Photo credit: boltron- / Foter / CC BY-NC

Photo credit: boltron- / Foter / CC BY-NC

The other teacher I spoke with was telling me that her district is starting an new 1 to 1 iPad instruction program.  Every kid will get an iPad and the teachers will use technology to teach them.  She has 45 kids with iPads and she’s looking for ways to use the technology.  She asked if we could set up pen pals for her students.  Can you imagine giving an iPad to a Kindergartener?  How many minutes will it take for them to drop it the first time?  How many will be ruined with spilled juice or sticky fingers?  What a waste of money.

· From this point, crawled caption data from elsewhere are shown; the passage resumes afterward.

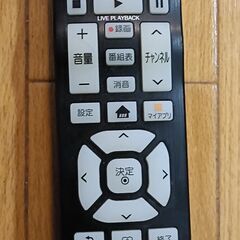 【訳アリ】無料配送 2020年 50V型 LG 50UN7000PUC HDR10 リモコン付き(875)の画像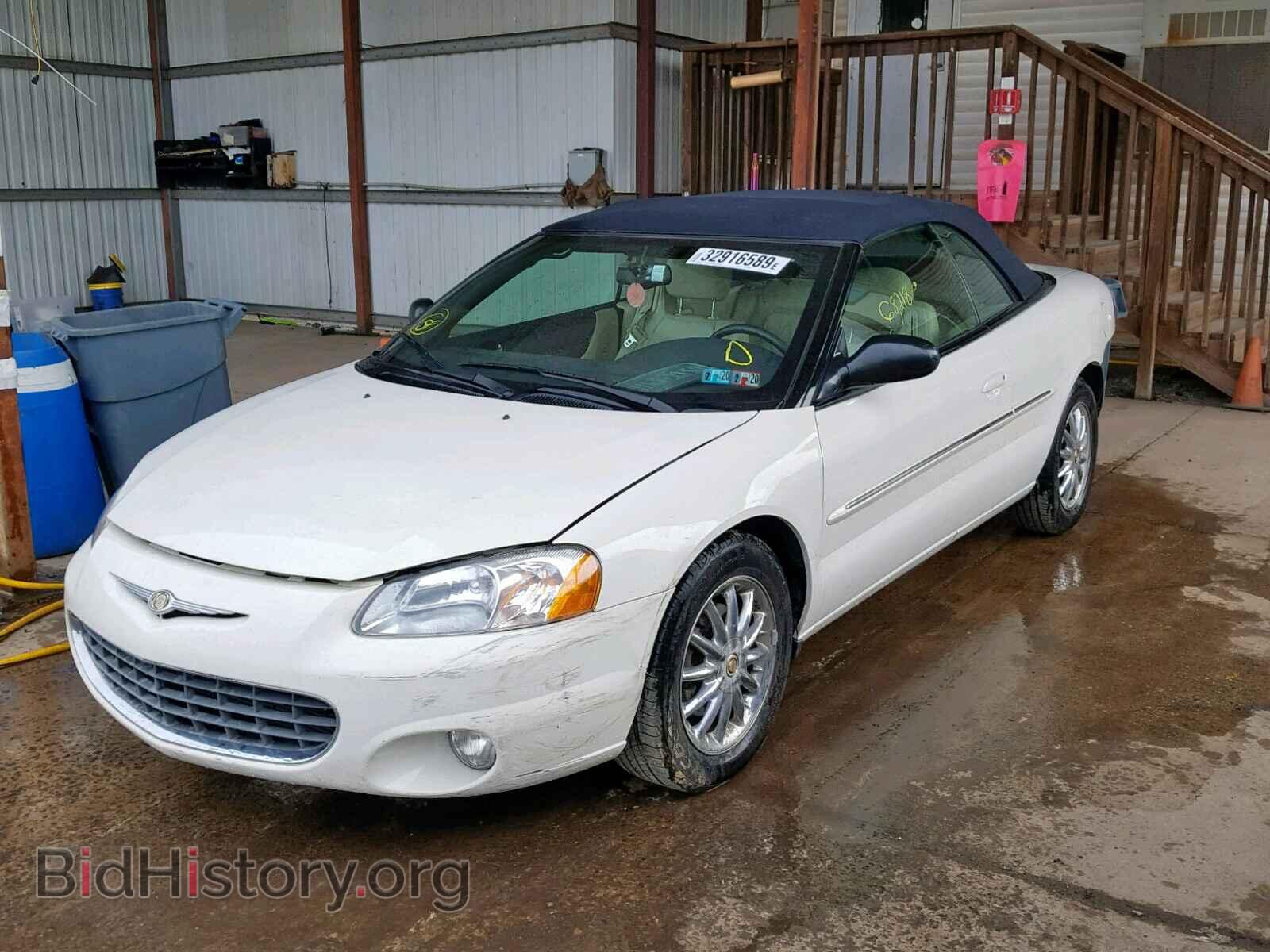 2002 CHRYSLER SEBRING - VIN: 1C3EL65R42N301338 - Фото 2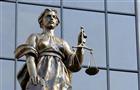 В Самаре осужденный за изнасилование и разбой не согласился с приговором и оскорбил судью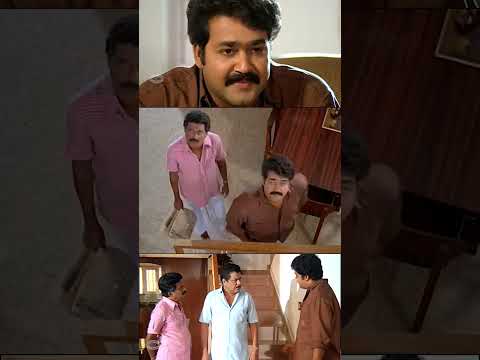 എന്നെ മനഃപൂർവം ഉപദ്രവിക്കാതിരിക്കാൻ ഞാൻ എന്ത് തരണം  |  Adhipan | Mohan lal | Devan | Parvathy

So I was talking to my kids about this in the car on the way to school.  I explained that many parents in America wish that their kids had smaller classrooms where their kids could get one on one attention from the teacher, not from an iPad educator.  Many parents wonder why schools don’t just use books to teach kids.  In our school we use a combination of two popular, high quality Christian school curriculums, all book based.  Parents are lamenting the loss of a simpler life.

Can you image a world where the largest class in the whole school is 14 kids?  That’s our school.  Can you picture what a classroom looks like with real books in the desks and on the shelves.  Do you wish your kids had one on one attention throughout the day?  It happens here.  I pointed out to my kids that they have the kind of education that many people in the United States WISH they had for their kids.  Sure they have to wear hot, scratchy uniforms every day, but they have small class sizes, personalized attention from their teachers, and real books to use.  It’s all a matter of perspective. The simple life can be the good life.